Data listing

=-=-=-=-=

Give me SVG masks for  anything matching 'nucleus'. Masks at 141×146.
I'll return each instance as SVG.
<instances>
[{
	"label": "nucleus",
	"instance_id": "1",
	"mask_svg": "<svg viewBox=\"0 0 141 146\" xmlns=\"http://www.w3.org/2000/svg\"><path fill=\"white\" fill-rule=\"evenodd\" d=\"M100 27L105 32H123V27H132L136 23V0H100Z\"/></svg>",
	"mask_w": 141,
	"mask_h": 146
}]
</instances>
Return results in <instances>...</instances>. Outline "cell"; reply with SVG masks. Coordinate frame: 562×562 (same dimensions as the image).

=-=-=-=-=

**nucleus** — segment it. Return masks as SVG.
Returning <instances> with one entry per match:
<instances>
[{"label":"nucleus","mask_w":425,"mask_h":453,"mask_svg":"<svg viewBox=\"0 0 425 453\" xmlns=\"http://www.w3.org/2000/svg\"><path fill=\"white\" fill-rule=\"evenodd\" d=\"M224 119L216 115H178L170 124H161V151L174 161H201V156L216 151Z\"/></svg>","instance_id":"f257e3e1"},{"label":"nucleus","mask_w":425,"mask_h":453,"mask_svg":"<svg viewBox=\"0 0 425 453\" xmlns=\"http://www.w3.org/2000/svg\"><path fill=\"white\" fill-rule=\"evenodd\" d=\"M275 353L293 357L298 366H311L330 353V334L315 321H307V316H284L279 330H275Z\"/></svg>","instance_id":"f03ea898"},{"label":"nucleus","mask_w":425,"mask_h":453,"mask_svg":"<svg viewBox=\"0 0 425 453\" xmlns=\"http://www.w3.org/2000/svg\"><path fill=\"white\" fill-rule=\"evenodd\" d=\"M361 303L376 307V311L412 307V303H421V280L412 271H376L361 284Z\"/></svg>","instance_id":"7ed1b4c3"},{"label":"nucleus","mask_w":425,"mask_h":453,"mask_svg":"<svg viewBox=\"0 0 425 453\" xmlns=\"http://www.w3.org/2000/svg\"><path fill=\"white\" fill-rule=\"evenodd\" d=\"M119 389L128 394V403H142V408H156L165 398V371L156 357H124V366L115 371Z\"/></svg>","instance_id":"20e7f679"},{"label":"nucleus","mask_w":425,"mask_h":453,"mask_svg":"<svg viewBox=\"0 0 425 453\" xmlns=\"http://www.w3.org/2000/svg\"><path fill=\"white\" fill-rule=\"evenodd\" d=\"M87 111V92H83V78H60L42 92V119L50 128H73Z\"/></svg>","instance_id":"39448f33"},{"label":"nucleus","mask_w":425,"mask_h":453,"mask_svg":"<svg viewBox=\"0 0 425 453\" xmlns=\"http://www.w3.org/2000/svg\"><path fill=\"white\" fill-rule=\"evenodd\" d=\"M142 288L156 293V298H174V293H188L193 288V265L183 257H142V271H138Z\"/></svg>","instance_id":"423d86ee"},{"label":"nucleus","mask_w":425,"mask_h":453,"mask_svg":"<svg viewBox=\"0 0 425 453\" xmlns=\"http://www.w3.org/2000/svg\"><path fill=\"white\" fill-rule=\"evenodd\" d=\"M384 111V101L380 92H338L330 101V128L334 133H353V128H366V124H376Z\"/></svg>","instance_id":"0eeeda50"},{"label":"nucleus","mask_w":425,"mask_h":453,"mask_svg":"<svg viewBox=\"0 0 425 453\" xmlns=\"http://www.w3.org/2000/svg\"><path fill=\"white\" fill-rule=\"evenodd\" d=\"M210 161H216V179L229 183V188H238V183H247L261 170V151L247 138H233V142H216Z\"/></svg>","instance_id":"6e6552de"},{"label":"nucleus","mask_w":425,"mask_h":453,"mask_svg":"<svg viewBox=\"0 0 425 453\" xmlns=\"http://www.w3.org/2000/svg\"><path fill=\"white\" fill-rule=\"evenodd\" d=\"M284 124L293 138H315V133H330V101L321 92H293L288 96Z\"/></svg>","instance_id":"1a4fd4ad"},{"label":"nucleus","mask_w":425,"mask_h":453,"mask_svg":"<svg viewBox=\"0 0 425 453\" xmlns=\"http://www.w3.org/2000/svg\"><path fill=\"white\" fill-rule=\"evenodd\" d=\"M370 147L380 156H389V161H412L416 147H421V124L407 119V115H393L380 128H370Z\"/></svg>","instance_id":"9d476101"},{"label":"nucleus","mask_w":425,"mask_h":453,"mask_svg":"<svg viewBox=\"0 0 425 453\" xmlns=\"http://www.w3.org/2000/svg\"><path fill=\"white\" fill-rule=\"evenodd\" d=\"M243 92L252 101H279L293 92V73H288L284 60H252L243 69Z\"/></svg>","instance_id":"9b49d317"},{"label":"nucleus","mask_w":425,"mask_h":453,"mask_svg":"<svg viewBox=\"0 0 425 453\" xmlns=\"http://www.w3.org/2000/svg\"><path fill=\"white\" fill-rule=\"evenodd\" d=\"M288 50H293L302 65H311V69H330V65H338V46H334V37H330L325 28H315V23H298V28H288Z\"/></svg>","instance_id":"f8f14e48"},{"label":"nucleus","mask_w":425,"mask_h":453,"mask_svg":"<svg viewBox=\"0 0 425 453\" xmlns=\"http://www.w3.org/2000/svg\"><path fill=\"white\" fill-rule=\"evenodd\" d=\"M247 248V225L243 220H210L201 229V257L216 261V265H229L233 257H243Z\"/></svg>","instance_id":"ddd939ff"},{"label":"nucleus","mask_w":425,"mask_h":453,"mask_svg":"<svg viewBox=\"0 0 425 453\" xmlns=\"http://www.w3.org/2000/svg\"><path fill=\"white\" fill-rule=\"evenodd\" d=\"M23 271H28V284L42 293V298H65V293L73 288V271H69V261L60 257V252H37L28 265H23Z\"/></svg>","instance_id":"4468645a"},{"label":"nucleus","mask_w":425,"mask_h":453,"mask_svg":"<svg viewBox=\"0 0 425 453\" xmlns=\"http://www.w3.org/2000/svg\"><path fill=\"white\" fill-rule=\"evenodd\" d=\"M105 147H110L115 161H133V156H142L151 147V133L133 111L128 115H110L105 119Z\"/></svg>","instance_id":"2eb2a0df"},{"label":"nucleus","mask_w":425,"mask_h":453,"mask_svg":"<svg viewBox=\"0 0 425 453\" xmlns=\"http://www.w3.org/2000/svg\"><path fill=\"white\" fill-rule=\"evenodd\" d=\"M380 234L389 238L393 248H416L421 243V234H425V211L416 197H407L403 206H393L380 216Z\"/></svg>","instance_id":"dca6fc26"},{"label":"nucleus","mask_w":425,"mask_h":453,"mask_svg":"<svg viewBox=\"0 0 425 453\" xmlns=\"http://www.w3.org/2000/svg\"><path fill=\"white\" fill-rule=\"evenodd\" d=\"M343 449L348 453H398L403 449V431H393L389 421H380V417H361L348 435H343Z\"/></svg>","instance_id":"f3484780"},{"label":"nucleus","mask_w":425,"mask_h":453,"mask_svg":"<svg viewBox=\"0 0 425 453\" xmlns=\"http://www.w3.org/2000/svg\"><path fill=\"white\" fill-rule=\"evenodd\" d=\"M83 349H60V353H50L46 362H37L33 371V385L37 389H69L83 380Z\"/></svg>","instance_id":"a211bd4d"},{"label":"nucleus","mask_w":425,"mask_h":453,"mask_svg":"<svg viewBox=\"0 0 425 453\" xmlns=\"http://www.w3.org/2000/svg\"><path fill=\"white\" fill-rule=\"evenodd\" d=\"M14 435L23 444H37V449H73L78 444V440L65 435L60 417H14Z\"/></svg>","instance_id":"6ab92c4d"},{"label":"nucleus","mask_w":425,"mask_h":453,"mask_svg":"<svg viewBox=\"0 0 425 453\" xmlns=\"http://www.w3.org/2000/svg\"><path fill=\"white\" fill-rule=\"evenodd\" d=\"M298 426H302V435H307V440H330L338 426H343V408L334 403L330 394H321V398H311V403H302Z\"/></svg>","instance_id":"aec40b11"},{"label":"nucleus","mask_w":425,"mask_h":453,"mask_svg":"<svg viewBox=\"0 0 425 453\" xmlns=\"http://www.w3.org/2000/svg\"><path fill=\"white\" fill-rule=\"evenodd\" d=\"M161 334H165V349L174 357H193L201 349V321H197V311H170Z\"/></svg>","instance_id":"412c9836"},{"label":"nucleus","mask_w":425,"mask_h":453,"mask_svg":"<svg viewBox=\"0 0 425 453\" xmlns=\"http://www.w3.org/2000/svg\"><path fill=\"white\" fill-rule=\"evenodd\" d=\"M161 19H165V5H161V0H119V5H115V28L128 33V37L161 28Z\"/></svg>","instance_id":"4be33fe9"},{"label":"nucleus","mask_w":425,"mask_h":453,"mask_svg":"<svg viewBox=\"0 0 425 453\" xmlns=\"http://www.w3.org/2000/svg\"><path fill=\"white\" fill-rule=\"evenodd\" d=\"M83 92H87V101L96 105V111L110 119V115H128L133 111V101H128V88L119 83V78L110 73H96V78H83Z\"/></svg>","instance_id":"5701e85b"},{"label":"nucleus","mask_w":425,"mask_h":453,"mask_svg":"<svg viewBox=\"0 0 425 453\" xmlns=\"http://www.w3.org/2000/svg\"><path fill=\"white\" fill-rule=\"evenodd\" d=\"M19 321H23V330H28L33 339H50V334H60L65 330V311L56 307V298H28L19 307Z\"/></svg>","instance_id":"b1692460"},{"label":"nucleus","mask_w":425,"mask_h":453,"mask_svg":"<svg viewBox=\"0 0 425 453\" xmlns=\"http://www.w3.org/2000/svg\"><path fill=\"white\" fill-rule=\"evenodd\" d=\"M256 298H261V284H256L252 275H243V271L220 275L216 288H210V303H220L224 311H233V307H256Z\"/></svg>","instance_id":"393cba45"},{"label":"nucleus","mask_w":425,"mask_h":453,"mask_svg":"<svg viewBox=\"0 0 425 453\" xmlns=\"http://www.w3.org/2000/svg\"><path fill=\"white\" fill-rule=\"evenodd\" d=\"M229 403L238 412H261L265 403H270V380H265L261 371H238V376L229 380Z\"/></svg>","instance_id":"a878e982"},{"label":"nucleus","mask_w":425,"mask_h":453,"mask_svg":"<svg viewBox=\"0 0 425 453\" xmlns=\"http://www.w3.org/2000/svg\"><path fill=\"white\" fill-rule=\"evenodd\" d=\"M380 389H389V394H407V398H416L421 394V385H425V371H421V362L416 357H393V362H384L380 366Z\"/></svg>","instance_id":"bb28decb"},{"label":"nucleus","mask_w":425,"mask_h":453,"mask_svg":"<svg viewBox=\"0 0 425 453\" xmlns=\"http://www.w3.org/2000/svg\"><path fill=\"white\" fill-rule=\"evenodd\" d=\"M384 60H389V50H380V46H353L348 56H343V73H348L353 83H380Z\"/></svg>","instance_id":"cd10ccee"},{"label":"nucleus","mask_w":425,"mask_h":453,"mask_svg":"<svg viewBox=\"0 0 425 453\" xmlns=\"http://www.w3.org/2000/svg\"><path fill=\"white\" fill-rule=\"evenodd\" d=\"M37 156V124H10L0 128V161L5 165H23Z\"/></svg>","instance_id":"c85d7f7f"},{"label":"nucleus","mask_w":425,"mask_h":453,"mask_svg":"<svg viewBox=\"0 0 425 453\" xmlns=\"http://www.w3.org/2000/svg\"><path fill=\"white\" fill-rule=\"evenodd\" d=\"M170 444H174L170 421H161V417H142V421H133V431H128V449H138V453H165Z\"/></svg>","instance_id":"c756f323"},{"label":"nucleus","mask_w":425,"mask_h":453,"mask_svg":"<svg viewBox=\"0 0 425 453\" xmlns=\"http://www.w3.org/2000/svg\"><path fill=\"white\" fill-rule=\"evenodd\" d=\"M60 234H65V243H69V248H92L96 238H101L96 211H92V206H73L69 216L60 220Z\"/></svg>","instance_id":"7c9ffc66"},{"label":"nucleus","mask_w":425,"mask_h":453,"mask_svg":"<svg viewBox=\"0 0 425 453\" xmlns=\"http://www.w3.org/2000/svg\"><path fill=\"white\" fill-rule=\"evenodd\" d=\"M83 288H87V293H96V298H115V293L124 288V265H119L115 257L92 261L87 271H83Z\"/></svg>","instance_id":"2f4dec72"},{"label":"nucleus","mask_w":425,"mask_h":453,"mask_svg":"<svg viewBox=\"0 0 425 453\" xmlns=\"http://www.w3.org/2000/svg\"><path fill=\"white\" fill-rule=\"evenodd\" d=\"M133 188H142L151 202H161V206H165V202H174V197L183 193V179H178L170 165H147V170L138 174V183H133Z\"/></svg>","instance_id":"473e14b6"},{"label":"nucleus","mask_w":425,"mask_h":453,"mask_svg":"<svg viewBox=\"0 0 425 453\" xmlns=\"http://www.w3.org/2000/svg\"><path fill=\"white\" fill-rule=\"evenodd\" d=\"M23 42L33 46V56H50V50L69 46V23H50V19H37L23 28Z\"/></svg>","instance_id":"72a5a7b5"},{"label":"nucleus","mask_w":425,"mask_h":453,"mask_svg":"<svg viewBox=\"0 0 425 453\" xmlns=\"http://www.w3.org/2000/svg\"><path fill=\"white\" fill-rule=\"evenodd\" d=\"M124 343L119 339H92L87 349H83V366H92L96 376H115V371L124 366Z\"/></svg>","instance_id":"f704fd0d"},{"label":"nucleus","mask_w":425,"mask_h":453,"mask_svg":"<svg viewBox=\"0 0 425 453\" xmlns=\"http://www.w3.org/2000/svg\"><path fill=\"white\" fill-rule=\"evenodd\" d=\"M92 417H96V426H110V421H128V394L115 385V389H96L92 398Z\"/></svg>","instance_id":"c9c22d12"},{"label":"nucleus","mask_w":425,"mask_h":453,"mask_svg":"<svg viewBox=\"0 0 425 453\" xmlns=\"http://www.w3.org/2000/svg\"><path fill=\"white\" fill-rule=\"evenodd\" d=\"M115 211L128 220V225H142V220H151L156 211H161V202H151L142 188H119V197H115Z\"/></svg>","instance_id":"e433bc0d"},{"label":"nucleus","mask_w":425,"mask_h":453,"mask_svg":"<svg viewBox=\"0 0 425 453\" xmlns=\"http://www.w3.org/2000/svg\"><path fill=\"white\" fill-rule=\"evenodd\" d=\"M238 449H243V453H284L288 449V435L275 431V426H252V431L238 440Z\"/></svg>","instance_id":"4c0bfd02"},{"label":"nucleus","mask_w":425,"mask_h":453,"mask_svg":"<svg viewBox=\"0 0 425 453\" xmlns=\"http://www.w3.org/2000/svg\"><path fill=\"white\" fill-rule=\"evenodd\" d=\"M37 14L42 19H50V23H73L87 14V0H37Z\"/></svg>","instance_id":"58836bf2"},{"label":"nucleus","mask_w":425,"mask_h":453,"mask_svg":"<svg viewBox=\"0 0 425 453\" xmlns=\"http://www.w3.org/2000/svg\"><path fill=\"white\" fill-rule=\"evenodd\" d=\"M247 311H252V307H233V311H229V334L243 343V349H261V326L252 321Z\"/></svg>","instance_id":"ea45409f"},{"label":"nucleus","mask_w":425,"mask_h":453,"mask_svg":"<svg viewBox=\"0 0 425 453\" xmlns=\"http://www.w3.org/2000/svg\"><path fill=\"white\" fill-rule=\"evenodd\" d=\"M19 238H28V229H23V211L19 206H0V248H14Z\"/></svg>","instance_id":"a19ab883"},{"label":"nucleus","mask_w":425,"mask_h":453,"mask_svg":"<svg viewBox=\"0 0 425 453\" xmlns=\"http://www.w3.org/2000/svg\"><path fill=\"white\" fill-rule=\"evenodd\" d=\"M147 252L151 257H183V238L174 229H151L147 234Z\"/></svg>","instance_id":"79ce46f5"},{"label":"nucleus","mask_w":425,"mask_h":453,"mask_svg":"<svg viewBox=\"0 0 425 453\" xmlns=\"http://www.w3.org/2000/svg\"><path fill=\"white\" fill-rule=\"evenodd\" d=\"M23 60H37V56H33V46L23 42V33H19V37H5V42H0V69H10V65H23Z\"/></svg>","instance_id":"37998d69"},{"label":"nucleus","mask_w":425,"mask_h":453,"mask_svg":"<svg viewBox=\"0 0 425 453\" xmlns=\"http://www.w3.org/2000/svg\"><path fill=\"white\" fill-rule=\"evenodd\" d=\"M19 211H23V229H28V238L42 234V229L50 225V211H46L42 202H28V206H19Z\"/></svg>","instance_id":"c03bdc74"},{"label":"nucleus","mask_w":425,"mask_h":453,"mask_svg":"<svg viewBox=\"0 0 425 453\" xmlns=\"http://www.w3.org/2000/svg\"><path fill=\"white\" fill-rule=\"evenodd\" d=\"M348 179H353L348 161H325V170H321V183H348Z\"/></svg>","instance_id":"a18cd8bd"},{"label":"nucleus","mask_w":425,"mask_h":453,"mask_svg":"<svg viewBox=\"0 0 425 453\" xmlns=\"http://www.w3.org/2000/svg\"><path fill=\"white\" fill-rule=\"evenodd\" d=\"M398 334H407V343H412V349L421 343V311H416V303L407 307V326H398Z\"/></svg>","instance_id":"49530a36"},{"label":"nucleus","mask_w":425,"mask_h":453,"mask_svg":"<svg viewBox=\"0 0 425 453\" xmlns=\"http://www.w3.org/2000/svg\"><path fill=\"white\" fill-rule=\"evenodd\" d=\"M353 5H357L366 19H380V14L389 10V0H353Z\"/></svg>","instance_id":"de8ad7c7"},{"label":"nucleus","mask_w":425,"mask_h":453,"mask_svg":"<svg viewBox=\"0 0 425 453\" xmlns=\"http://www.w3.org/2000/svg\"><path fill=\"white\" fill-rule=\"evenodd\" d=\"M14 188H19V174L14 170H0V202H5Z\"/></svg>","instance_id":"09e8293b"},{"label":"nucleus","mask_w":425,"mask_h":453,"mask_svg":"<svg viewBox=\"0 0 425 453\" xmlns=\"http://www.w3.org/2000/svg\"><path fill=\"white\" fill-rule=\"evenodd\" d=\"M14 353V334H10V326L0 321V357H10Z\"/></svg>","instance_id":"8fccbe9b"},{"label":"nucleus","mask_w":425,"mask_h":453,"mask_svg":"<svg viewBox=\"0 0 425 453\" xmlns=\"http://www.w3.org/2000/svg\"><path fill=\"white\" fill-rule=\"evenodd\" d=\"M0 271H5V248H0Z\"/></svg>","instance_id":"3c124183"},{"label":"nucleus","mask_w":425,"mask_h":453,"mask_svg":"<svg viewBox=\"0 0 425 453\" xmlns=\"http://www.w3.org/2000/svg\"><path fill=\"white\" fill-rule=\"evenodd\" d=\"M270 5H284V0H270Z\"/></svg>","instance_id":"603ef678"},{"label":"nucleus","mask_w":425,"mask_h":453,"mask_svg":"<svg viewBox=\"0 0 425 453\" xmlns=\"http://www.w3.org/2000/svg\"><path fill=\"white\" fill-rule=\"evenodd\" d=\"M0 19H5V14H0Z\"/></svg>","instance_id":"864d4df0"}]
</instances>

=-=-=-=-=

▶ [Task description] Reproduce the data starting at the line that contains "Give me SVG" and ending at the line that contains "Return results in", swapping "SVG masks" for "vector masks" and leaving everything else unchanged.

▶ [The completed task]
Give me vector masks for  anything matching 'nucleus'. Masks at 141×146.
I'll return each instance as SVG.
<instances>
[{
	"label": "nucleus",
	"instance_id": "1",
	"mask_svg": "<svg viewBox=\"0 0 141 146\" xmlns=\"http://www.w3.org/2000/svg\"><path fill=\"white\" fill-rule=\"evenodd\" d=\"M100 27L105 32H123V27H132L136 23V0H100Z\"/></svg>",
	"mask_w": 141,
	"mask_h": 146
}]
</instances>
Return results in <instances>...</instances>. Outline "cell"; reply with vector masks. Coordinate frame: 562×562 (same dimensions as the image).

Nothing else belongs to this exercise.